All of the energy around you, from the light bouncing into your eyes to the heat coming out of your toaster, comes from an unbroken chain of events going back to the Big Bang.
In fact, all the energy that will ever exist was created in that moment. This is because energy only ever moves from one place to another, it never truly disappears. This is the law of the ‘conservation of energy’.
Let’s take a closer look at the light coming out of your screen, and where it comes from.
If you took your screen apart you’d see a backlight, which releases light as electricity (electrons) flows through it.
Whether you’re using a phone, laptop, or desktop, it originally got those electrons from a wall outlet. If you follow your outlet’s wires back far enough, along power lines and high voltage lines, you’ll probably end up at a hydroelectric dam (but it could be a windfarm, a solar farm, or a coal or nuclear plant, depending on where you live).All of a power lines in a city will generally link up and go to the same source.
Once you reach the hydroelectric dam, you’ll find it’s busy pushing electrons into the power lines through turbines. Each one contains an electromagnet set up in reverse such that when they turn, they force electrons to move down the line.
Hydroelectric dams tap into the water cycle to get their energy. Dams are built on rivers as reservoirs, and they let some water flow through. When this water flows downhill, it pushes the dam’s turbines.
If we follow the river back to its source, we’d find that it ultimately comes from rain.
Rain was created because water evaporated from lakes and oceans and was pulled into the sky, a natural consequence of the sun’s radiation and heat.
This radiation travelled through space, and originated on the sun’s surface, 150 million km away. The sun is a ball of super heated plasma, and all of this furious energy comes from nuclear fusion deep within its core.
Nuclear fusion releases the latent energy that is within hydrogen atoms.
This energy is a part of all atoms that are lighter than iron, and it comes from their creation during the Big Bang.
The Big Bang, the moment that created the raw material for the entire universe, including all of its energy
It is interesting to think that if the turbines at the dam stop turning, then your screen will turn off.
If the rain stops falling, eventually the turbines stop.
If hydrogen runs out, then it never rains again.
Because all the energy in the universe was created during the Big Bang, and it is moving from place to place, it won’t ever run out.
However, it might reach equilibrium, and that will mean the end of all chemistry, life, civilisation, and technology.
To explain how this happens, we can imagine the energy of the universe as like the colours in this trippy video.
Imagine that each colour paint is a different type of energy (like heat, light, electricity, etc.)
Darker coloured paints represents areas represent a higher density of energy.
Lighter coloured paints are areas that have a low density of energy, like outer space.
When stars push all of their heat and light out into space, it’s like a darker colour paint smearing over a lighter coloured paint.
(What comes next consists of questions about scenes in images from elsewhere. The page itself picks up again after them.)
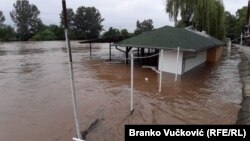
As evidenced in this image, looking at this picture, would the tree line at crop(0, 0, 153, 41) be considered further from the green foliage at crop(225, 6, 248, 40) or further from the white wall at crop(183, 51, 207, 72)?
the white wall at crop(183, 51, 207, 72)

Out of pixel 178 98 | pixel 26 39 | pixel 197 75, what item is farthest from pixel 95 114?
pixel 26 39

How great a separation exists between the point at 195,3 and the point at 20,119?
2156cm

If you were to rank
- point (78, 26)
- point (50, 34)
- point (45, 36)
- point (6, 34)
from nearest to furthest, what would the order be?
point (6, 34), point (45, 36), point (50, 34), point (78, 26)

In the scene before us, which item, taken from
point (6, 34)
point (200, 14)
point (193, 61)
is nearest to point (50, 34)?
point (6, 34)

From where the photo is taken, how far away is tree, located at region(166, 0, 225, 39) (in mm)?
25938

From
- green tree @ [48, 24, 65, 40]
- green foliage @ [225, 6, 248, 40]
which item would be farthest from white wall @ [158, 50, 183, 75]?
green tree @ [48, 24, 65, 40]

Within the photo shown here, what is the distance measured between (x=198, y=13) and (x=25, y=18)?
2404 inches

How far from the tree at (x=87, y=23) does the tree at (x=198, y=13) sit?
49646mm

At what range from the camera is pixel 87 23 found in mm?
75812

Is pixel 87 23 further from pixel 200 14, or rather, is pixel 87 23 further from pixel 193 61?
pixel 193 61

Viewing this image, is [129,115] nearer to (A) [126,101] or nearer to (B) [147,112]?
(B) [147,112]

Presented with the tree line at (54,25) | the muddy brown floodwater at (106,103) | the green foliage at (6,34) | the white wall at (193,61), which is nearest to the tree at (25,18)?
the tree line at (54,25)

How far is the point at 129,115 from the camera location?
27.0 ft

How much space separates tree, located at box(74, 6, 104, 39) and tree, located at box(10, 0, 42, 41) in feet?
35.8
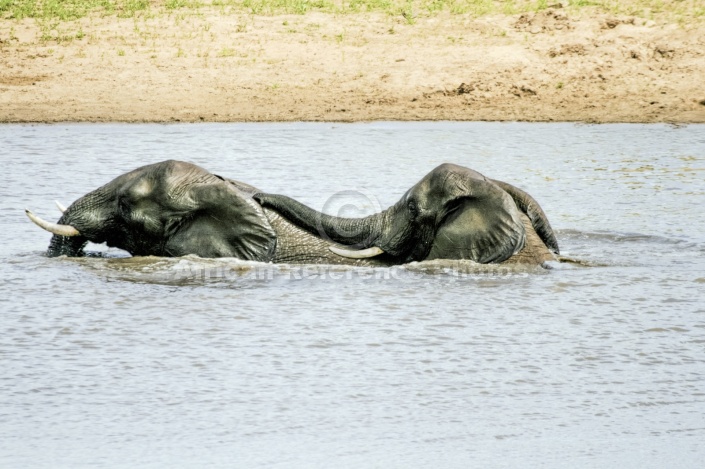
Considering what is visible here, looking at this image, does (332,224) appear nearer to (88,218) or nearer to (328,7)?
(88,218)

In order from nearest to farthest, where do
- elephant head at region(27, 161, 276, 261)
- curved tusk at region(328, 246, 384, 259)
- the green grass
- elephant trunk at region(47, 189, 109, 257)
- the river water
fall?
the river water
curved tusk at region(328, 246, 384, 259)
elephant head at region(27, 161, 276, 261)
elephant trunk at region(47, 189, 109, 257)
the green grass

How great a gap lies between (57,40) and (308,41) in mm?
3585

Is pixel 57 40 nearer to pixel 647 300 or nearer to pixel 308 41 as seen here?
pixel 308 41

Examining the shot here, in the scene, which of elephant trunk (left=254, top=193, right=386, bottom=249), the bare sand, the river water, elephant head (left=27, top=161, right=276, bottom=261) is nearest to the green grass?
the bare sand

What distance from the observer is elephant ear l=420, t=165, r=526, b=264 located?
8414 mm

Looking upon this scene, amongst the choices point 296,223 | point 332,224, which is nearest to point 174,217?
point 296,223

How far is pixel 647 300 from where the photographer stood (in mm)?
8141

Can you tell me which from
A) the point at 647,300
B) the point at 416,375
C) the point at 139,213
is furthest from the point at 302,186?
the point at 416,375

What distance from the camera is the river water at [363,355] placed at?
5.56 metres

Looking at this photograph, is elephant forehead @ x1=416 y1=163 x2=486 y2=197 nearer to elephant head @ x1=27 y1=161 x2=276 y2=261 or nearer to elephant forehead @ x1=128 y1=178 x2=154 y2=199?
elephant head @ x1=27 y1=161 x2=276 y2=261

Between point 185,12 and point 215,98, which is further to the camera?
point 185,12

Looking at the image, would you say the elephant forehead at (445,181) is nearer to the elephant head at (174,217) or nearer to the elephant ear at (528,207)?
the elephant ear at (528,207)

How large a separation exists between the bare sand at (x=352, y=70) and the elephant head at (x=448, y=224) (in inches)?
344

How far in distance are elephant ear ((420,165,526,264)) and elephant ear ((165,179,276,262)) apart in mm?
1231
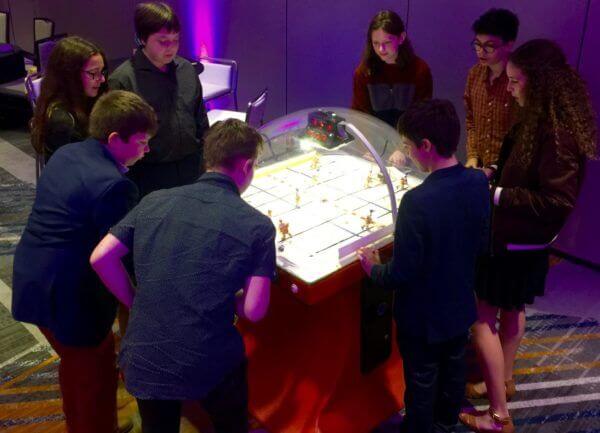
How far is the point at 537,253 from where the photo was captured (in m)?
2.87

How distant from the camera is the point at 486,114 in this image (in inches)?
144

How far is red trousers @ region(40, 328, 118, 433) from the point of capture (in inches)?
101

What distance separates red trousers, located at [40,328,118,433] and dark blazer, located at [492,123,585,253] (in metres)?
1.82

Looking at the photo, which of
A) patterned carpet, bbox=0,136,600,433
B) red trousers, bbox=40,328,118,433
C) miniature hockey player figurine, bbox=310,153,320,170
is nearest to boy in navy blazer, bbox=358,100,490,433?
patterned carpet, bbox=0,136,600,433

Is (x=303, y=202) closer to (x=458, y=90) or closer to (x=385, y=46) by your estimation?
(x=385, y=46)

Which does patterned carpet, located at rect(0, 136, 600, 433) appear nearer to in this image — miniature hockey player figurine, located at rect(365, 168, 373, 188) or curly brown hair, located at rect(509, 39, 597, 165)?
miniature hockey player figurine, located at rect(365, 168, 373, 188)

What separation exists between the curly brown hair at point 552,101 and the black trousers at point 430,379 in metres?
0.90

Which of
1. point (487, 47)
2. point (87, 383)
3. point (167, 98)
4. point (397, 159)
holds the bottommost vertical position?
point (87, 383)

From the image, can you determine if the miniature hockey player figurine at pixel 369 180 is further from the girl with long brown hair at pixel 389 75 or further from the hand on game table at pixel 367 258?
the girl with long brown hair at pixel 389 75

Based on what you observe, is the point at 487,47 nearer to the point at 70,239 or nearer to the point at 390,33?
the point at 390,33

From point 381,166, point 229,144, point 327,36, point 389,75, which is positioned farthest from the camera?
point 327,36

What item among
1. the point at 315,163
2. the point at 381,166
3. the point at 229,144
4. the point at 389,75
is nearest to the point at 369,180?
the point at 315,163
Or on a smaller scale, when you light a fire you are pushing heat and light from the high energy wood to the low energy air, which heats it up.
Everything comes from this type of movement of energy. All light, heat, movement, and electricity are possible because of energy flowing from a higher density spot to a low density spot.
The problem is that eventually, the painting will become a uniform grey blob.
No further movement of energy becomes possible. No moves are left, like cars stuck in the ultimate form of gridlock.
This is called the heat death of the universe. It is where every part of the universe, including everything that used to be galaxies, stars, planets, and computer screens, cools to just above absolute zero.
In the meantime, there could be millions of different forms of civilisations, consciousness, and technology. But in the end, everything in the universe will grind to a standstill.